-- start of EXTRACTED MATERIAL --

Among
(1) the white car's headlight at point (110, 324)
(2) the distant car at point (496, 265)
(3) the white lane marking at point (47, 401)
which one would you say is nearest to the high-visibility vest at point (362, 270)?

-- end of EXTRACTED MATERIAL --

**WHAT YOU NEED TO DO**
Swap "lane marking" for "road marking" throughout the items above and write them out again with nothing else changed.

**REPLY**
Among
(1) the white car's headlight at point (110, 324)
(2) the distant car at point (496, 265)
(3) the white road marking at point (47, 401)
which one would you say is nearest to the high-visibility vest at point (362, 270)?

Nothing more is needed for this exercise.